できません。S1R IIにはPCシンク端子がなく、ホットシューのみの対応です。スタジオフラッシュを使うには、無線トリガーかホットシューアダプターを別途用意する必要があります。
Q: 4K 60pでクロップなしで撮影できますか?
はい、4K 60pまではクロップなしで撮影できます。ただし、30fpsを超える4K(例えば4K 120p)ではクロップが発生するので、広角レンズを使う際は画角の変化に注意が必要です。

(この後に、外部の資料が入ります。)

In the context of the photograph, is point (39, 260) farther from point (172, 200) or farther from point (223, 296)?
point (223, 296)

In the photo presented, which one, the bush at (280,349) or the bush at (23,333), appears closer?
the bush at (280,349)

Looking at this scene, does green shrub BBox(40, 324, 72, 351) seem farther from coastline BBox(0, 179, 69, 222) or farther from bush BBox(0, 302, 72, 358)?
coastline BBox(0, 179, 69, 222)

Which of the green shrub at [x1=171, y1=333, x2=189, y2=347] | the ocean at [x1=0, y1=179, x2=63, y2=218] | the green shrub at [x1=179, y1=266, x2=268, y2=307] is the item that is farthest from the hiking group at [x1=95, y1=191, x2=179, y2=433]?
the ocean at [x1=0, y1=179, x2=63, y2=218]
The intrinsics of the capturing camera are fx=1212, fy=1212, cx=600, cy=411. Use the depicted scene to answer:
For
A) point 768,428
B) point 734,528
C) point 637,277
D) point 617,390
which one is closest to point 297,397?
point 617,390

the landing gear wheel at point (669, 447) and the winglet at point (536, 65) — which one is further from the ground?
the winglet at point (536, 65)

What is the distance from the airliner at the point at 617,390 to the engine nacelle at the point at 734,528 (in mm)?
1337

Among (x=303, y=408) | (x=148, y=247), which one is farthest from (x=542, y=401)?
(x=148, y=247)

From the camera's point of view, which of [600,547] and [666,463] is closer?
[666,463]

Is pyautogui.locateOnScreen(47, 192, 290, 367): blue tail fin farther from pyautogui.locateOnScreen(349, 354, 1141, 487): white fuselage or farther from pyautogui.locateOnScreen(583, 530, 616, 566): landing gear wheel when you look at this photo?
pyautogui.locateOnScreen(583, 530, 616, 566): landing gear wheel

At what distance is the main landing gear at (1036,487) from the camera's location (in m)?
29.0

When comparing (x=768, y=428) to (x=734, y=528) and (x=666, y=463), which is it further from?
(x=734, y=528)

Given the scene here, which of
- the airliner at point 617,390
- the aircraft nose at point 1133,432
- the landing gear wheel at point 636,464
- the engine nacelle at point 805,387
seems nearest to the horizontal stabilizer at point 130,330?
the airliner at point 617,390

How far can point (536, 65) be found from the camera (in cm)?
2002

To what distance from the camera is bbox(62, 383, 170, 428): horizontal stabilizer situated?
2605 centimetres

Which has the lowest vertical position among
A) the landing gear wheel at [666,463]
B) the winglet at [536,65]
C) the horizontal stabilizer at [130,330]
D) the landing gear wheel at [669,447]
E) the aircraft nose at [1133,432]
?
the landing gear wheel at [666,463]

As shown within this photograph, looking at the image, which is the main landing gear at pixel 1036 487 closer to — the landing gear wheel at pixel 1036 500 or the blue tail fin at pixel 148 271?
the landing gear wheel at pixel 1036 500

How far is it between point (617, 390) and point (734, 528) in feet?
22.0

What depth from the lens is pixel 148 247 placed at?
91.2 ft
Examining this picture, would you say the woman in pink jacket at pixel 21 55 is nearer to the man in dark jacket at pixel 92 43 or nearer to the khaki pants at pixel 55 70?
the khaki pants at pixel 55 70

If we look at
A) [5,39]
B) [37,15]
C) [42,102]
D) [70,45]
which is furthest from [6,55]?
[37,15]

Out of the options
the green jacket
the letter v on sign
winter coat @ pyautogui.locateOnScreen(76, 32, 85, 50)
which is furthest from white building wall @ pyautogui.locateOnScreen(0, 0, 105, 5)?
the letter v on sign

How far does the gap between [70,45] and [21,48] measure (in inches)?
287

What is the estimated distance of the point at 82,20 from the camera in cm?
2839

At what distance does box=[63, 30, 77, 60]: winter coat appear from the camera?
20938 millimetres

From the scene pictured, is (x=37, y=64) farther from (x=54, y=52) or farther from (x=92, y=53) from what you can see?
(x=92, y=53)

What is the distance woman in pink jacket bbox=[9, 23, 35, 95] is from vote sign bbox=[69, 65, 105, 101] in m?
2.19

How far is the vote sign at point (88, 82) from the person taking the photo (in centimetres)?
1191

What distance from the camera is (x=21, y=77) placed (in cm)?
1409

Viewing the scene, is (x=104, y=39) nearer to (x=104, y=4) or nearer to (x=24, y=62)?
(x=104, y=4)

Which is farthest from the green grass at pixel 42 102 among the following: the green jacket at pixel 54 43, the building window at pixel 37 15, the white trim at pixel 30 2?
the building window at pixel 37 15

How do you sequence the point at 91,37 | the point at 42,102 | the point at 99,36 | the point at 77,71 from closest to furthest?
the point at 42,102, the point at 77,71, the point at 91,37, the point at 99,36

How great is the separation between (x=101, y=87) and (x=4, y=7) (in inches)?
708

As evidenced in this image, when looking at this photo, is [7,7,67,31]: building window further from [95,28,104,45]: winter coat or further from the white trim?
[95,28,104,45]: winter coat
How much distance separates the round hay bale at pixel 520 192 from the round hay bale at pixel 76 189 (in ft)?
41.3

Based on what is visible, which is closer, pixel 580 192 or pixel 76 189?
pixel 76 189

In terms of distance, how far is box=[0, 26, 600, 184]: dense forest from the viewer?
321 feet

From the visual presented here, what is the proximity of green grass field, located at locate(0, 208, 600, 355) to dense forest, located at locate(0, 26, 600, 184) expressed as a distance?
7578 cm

Q: 外部レコーダーなしでProRes RAWを記録できますか?
はい、できます。S1R IIは内部でProRes RAWおよびProRes 422 HQの記録に対応しており、外部レコーダーなしで高品質なRAW動画をCFexpressカードに直接収録可能です。
おすすめできない人
長時間の連続動画撮影がメインのビデオグラファーは、このカメラを避けるべきだ。動画性能の数値は99パーセンタイルと魅力的だが、ユーザーから繰り返し報告されるオーバーヒート問題は、結婚式やライブイベント、ドキュメンタリーのような「撮り直しが効かない」現場での使用を現実的に不可能にする。また、高品質な外部オーディオ録音が必須の制作者も、内部プリアンプのノイズの多さに失望するだろう。信頼性と安定稼働が最優先なら、Nikon Z9やSony a1 IIに予算を振り向けた方が賢明だ。
総評
Panasonic LUMIX S1R IIは、紙の上では夢のハイブリッドカメラだ。44.3MPの解像度、40fpsの連写、8K動画という組み合わせは、この価格帯では唯一無二。しかし、ユーザーから繰り返し報告されるオーバーヒート問題は、動画機としての信頼性を根本から揺るがしている。静止画メインで、たまに短い動画クリップを撮るフォトグラファーには、これ以上ない相棒になる。だが、結婚式やドキュメンタリーなど、長時間の連続撮影が求められる現場では、熱停止のリスクは無視できない。購入前に、自分の撮影スタイルがこのカメラの「得意分野」に収まるか、よく見極めてほしい。